Windows network packet modification

Question

I'm looking to write a small program which will intercept network packets (on the local machine) and modify them before they go out on the network. I need to be able to modify the headers as well, not just the data.

I've already looked through several possibilities but am unsure which one is best to pursue. There are open source packet filters out there, but filtering only seems to be able to either allow or reject packets, not much else.

The other solution would be to write an NDIS intermediate driver, but writing drivers is a beyond me. Even the simple pass-thru example in the WinDDK is thousands of lines. I'm also not looking forward to having to constantly reinstall a driver and reboot to test my code.

I'd ideally like the program to be self contained, and not rely on the installation of 3rd party drivers/software/whatever.

So if you people could point me in the right direction, throw some helpful links my way, whatever, I'd appreciate it.

Answer 1

IMHO, If you want to modify packets you'll need something to talk to the hardware, a driver of some kind. If you do not want to use your own, you should get a 3rd party driver to inter-operate with.

For filtering there's libraries like: winpcap or libpcap.

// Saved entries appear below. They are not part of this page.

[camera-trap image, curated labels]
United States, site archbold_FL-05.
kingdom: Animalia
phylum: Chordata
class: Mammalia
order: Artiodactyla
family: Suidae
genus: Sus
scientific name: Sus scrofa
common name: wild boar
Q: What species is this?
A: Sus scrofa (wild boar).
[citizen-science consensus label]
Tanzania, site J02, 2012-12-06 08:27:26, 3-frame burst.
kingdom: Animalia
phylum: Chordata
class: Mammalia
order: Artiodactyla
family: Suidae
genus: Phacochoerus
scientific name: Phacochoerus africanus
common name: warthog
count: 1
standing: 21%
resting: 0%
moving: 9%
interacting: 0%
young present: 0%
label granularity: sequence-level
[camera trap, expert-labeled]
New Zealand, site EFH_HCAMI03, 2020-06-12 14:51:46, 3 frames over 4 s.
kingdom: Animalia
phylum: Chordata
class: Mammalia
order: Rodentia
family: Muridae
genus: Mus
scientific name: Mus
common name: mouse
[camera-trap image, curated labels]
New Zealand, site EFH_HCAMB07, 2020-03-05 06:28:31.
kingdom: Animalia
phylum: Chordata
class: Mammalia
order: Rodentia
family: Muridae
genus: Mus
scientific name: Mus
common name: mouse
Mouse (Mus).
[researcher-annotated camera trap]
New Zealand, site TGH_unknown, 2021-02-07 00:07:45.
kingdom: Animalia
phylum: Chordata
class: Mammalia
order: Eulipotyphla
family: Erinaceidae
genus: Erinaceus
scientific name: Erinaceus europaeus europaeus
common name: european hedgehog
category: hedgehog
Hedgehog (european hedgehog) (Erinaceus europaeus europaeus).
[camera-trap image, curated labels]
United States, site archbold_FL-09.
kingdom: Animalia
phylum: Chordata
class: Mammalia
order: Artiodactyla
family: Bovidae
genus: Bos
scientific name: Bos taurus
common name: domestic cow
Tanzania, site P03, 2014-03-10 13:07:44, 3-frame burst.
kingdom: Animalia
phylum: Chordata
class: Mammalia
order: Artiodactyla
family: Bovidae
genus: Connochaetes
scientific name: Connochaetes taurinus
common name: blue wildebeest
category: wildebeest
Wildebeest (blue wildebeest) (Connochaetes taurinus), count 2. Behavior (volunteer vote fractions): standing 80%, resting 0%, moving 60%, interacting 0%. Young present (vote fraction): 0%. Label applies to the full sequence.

Also have a look here: http://www.ntkernel.com/w&p.php?id=7

Another link: http://bittwist.sourceforge.net/

Hope this helps!

Answer 2

winpcap is only able to filter packets with precompiled conditions. What you need is to write LSP-level network driver. You won't need to reboot every time you reinstall it, but it can really modify packets before they go out to the network. More info here: http://blogs.msdn.com/wndp/archive/2006/02/09/529031.aspx or here: http://www.microsoft.com/msj/0599/LayeredService/LayeredService.aspx

Answer 3

Depends what kind of packets do you want to filter/modify.

If you're after application-level filtering, and want to get your hands on HTTP or similar packets, your best bet would probably be an LSP. Note however, following this path has certain disadvantages. First MS seems to be trying to get rid of this technology, and IIRC a part of Windows 7 logo requirements is "no LSP in your product", they seem to be promoting the Windows Filtering Platform. Second, you'd be very surprised with how much trouble you're getting into in terms of 3rd party LSP compatibility. Third, a very dummy LSP is still around 2 KLOC :)

If you're after an IP level packet filtering you'd need to go for a driver.

Windows Filtering Platform provides you with functionality needed in either case. However, it's only available on Windows Vista and later products, so no XP there. Another thing to take into consideration, WFP was only capable of allow/reject packets in user-land, and if you need to modify them, you'd need to go kernel-mode. (At least that what the situation was at the time it appeared, maybe they've improved something by now).

Answer 4

I'm no expert but I'm looking to do something similar on my LAN. I want to intercept packets form one single fixed IP and modify them before they go to my router then out onto the internet. I also want to capture and modify the returning packets prior to allowing them through to my host. The method I had envisaged was something like this...

1. ARP poison the host and router so my sniffing machine was having all packets passed through it.
2. Analyse the packets that I will want to modify in future and look for unique characteristics to those packets so I can catch just them.
3. Write a macro/script that looked for said characteristic in real-time and then modified it on the fly before sending it on its' way.

I know Cain&Abel for Windows is able (haha) to ARP poison but I'm not sure if it can provide raw dump of packet contents. Wireshark is able to dump all but not sure if it can ARP poison so as just to get what I'm after, if not then I can easily connect the host I want to intercept to my sniffer machine via ethernet and then share the internet via the sniffer so that all packets will go through the sniffer machine anyway.

So step 1 can be accomplished, I don't know if said programs have the ability to filter based on specifics yet but I'm guessing they do.

That's as far as I am with it. Hope this is of help to someone and maybe someone else can take this further?